Can you read this or have you melted into a person-shaped puddle?
I’m trying not to freak out about the climate catastrophe and simply accept that summer can be as brutal as winter, and sometimes means staying inside during the day, curling up with a cold blue screen, and messing with your circadian rhythms. It’s all fine and dandy until the next upper-Atlantic hurricane!
I just finished Seth Godin’s The Practice, which wasn’t totally revelatory (popular piece of advice for creatives: keep showing up and turn your craft into a habit), but full of clever little hooks into bigger insights (his trademark) that earworm their way into your process.
In this case, the term “on the hook” was Godin’s big hook, which is summed up here, if you’re in need of a good hooking.
Now I’m onto Cultish which is so far a perfect combo of pulpy cult stories shot through a highbrow lens of language theory. Little surprise I discovered it on a podcast about branding!
I wanted to share everything I highlighted in The Practice, but it was a library borrow so my highlights disappeared into the ether along with my 21-day Kindle access.
Best I can do is share highlights from a similar but way more woo-woo book on the same subject, Big Magic:
We are all walking repositories of buried treasure.
…the quiet glory of merely making things, then sharing those things with an open heart and no expectations…
Just write anything and put it out there with reckless abandon.
The older I get, the less impressed I become with originality. I’m far more moved by authenticity.

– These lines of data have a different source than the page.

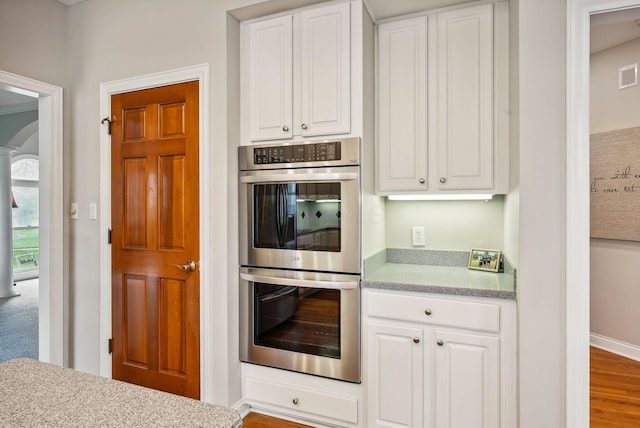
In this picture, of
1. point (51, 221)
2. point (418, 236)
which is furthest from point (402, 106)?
point (51, 221)

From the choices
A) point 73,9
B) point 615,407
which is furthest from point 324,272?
point 73,9

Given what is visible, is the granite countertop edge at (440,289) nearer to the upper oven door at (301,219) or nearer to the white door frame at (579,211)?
the upper oven door at (301,219)

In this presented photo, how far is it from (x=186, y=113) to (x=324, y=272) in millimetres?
1329

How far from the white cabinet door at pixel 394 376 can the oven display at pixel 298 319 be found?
0.23 meters

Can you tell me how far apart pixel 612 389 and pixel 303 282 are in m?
1.49

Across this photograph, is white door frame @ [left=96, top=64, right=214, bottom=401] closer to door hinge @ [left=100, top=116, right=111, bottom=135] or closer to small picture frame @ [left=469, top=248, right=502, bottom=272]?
door hinge @ [left=100, top=116, right=111, bottom=135]

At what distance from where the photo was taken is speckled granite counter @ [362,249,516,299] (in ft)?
5.77

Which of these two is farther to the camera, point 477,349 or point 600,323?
point 477,349

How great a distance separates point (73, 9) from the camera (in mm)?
2631

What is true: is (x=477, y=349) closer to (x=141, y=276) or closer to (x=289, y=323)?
(x=289, y=323)

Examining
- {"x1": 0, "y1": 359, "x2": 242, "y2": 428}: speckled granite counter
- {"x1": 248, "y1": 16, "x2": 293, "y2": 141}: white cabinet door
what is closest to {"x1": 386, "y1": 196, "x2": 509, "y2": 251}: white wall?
{"x1": 248, "y1": 16, "x2": 293, "y2": 141}: white cabinet door

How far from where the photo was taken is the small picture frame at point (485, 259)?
2156mm

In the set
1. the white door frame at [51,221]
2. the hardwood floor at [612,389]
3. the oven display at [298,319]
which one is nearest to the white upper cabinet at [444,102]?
the oven display at [298,319]

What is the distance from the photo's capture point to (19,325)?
4.08 metres
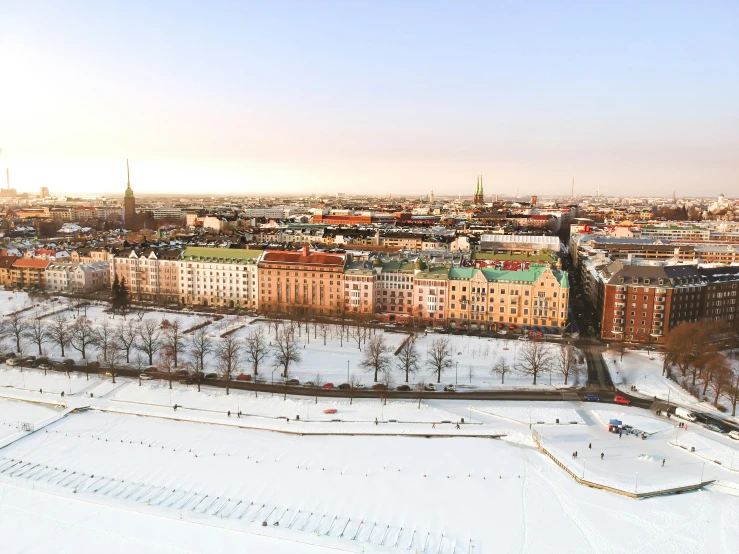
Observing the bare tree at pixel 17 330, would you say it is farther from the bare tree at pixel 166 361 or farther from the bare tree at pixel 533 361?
the bare tree at pixel 533 361

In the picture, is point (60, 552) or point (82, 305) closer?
point (60, 552)

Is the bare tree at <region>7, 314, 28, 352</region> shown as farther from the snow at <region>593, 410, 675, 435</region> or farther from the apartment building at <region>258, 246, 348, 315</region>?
the snow at <region>593, 410, 675, 435</region>

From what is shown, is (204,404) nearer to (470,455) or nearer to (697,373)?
(470,455)

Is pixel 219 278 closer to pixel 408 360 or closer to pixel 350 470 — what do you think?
pixel 408 360

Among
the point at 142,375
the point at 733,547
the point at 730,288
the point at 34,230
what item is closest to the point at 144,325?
the point at 142,375

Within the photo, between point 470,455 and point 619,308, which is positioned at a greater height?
point 619,308

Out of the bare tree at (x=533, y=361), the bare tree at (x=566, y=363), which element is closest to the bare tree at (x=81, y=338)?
the bare tree at (x=533, y=361)
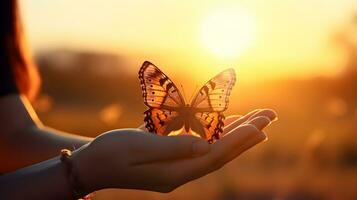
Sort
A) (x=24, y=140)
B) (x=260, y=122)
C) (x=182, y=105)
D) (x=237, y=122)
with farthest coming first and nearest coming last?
(x=24, y=140), (x=237, y=122), (x=182, y=105), (x=260, y=122)

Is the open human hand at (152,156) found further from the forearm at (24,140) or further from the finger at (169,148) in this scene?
the forearm at (24,140)

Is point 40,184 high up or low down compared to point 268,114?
Result: down

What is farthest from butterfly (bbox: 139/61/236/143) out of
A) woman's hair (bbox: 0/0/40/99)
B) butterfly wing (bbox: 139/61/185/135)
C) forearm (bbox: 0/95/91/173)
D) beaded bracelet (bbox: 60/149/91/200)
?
woman's hair (bbox: 0/0/40/99)

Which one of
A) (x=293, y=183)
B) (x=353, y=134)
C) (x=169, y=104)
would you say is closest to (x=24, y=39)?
(x=169, y=104)

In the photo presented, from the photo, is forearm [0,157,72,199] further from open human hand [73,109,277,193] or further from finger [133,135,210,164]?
finger [133,135,210,164]

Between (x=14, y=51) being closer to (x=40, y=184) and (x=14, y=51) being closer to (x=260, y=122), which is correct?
(x=40, y=184)

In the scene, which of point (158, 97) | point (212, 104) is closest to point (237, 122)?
point (212, 104)

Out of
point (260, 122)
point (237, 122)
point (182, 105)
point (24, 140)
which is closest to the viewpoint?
point (260, 122)

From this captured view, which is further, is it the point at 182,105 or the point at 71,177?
the point at 182,105
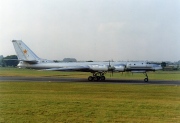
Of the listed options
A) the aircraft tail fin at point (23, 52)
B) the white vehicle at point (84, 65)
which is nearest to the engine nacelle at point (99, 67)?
the white vehicle at point (84, 65)

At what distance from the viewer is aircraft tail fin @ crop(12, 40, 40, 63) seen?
4069 centimetres

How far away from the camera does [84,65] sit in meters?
38.7

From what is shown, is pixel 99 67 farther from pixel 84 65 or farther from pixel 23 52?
pixel 23 52

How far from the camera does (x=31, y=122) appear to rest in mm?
10258

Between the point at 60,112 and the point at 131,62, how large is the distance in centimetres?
2604

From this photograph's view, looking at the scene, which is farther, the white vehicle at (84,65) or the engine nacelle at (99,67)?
the engine nacelle at (99,67)

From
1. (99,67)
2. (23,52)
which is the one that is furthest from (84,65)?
(23,52)

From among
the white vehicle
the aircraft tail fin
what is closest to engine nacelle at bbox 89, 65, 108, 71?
the white vehicle

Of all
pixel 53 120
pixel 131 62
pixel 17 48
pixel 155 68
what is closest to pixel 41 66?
pixel 17 48

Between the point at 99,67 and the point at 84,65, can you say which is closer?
the point at 99,67

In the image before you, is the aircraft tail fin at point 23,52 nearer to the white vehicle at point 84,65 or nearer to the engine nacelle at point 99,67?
the white vehicle at point 84,65

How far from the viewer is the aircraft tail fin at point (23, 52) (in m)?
40.7

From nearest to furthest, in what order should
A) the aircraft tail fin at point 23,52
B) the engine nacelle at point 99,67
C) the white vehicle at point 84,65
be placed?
the white vehicle at point 84,65 → the engine nacelle at point 99,67 → the aircraft tail fin at point 23,52

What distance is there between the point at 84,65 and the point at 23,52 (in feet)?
32.0
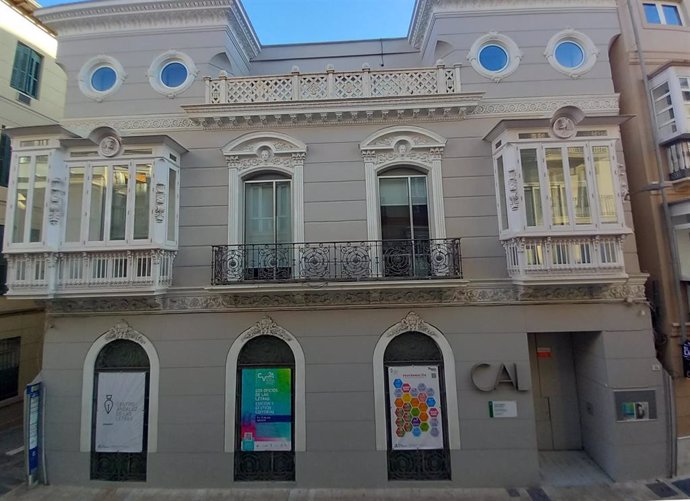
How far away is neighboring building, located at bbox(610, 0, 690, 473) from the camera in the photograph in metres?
8.13

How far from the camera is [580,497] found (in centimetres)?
714

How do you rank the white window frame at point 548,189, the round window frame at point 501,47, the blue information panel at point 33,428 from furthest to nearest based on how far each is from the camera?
the round window frame at point 501,47, the blue information panel at point 33,428, the white window frame at point 548,189

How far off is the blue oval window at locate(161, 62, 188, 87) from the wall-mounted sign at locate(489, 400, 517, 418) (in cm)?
1033

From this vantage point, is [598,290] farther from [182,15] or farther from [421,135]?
[182,15]


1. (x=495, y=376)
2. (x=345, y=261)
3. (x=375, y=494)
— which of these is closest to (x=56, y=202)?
(x=345, y=261)

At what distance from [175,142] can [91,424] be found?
645cm

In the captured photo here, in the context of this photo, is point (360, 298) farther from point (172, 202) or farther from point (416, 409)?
point (172, 202)

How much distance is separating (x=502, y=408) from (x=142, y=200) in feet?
29.2

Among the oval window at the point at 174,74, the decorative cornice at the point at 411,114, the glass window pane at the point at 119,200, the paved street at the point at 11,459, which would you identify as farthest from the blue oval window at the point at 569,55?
the paved street at the point at 11,459

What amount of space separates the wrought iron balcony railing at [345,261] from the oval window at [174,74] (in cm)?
434

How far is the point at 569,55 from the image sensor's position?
349 inches

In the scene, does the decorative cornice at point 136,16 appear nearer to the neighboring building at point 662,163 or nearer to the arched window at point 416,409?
the arched window at point 416,409

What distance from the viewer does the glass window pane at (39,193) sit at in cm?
797

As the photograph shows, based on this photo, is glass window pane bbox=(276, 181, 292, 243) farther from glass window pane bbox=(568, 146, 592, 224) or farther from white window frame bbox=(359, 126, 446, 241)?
glass window pane bbox=(568, 146, 592, 224)
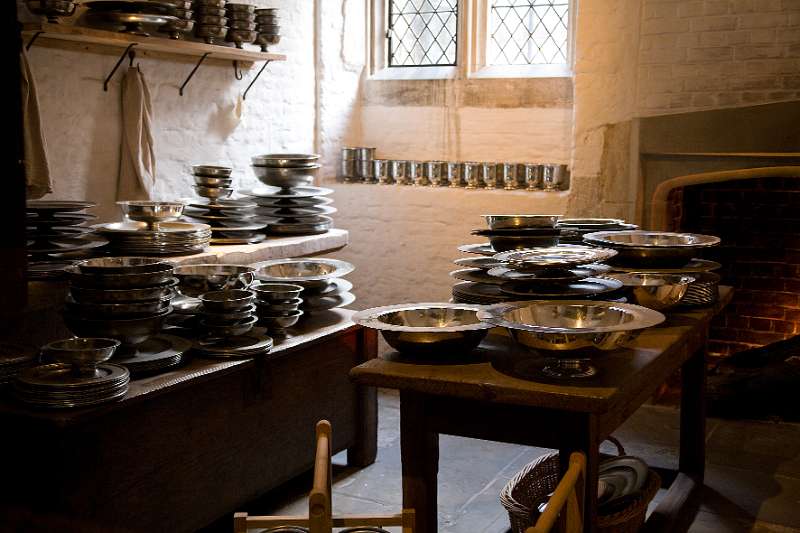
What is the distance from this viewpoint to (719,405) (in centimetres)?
600

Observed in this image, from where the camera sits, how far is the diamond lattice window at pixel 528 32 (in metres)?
7.01

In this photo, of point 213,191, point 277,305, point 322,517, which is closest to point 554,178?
point 213,191

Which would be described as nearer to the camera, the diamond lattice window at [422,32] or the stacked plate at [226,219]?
the stacked plate at [226,219]

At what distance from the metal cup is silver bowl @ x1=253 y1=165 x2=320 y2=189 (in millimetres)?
1724

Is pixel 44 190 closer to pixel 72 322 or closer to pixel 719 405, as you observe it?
pixel 72 322

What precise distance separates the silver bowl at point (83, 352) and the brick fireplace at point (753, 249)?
4374 millimetres

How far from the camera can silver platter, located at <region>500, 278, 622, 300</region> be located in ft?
11.0

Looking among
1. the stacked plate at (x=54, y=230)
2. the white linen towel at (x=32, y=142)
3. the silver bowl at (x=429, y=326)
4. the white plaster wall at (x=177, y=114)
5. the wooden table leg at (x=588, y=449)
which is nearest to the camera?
the wooden table leg at (x=588, y=449)

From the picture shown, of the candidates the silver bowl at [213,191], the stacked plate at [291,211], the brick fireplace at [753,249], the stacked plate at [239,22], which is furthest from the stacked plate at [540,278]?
the brick fireplace at [753,249]

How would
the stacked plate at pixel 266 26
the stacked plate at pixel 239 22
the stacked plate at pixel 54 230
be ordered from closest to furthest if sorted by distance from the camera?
1. the stacked plate at pixel 54 230
2. the stacked plate at pixel 239 22
3. the stacked plate at pixel 266 26

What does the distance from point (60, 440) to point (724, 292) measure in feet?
9.47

If it’s authentic enough, believe me — it will feel original.
I would so much rather that you wrote a book to entertain yourself than to ‘help’ me.
Holding yourself together through all the phases of creation is where the real work lies.
You must learn how to become a deeply disciplined half-ass. It starts by forgetting about perfect.
A good plan violently executed now is better than a perfect plan executed next week.
Forever trying to hold it together and on the hook with violent execution,
Phoebe
Great points of inspiration, Phoebe! I’ve been trying to explore this iterative development style by knowing that nothing is perfect and by putting myself out there in order to establish a foundation on which to build. So far it’s working. Baby steps!